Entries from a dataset

####################

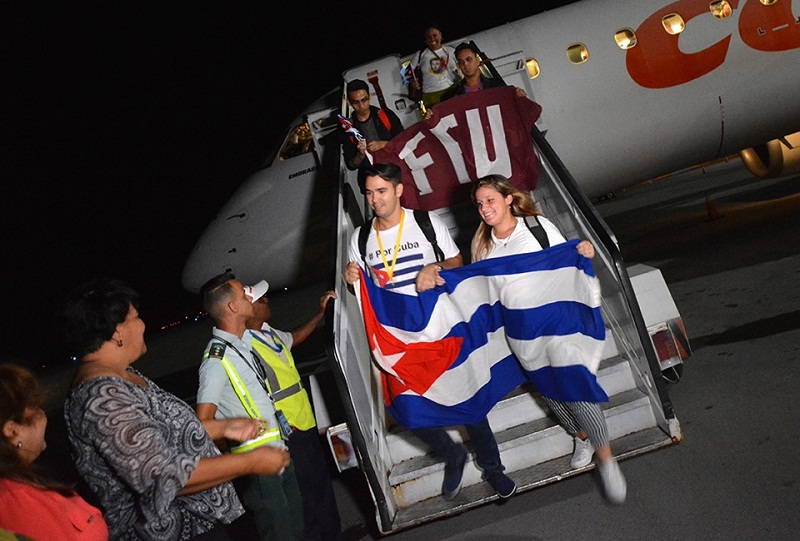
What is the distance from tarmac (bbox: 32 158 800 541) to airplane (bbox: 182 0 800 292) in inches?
73.0

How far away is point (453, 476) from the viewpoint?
4.43 metres

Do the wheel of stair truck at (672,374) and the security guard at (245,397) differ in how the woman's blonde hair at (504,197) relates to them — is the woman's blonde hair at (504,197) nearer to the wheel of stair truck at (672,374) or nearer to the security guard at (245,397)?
the security guard at (245,397)

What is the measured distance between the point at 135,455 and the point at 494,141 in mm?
5048

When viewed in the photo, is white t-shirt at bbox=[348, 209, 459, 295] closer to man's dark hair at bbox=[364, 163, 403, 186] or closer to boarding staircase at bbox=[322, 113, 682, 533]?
man's dark hair at bbox=[364, 163, 403, 186]

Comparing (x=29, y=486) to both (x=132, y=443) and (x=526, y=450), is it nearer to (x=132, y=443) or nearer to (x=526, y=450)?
(x=132, y=443)

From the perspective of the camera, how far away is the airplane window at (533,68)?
31.6ft

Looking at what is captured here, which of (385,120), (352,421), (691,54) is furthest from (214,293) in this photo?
(691,54)

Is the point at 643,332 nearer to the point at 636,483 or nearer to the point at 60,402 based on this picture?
the point at 636,483

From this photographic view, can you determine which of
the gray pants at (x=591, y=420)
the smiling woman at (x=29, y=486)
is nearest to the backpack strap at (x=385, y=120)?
the gray pants at (x=591, y=420)

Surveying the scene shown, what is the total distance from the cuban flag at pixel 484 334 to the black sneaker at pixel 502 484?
37cm

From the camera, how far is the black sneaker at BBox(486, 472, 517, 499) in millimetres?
4289

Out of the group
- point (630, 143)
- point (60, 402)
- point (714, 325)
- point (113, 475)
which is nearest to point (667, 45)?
point (630, 143)

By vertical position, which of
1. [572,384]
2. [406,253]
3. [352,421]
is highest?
[406,253]

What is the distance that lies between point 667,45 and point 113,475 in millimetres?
9444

####################

WORK TO BE COMPLETED: Convert the lines of the listing, from the line containing "By vertical position, which of" through the end of the listing, into a JSON list of strings with one string per line, leaving out blank lines.

FINAL RESULT:
[
  "By vertical position, which of",
  "1. [572,384]",
  "2. [406,253]",
  "3. [352,421]",
  "is highest?",
  "[406,253]",
  "What is the distance that lies between point 667,45 and point 113,475 in millimetres?",
  "9444"
]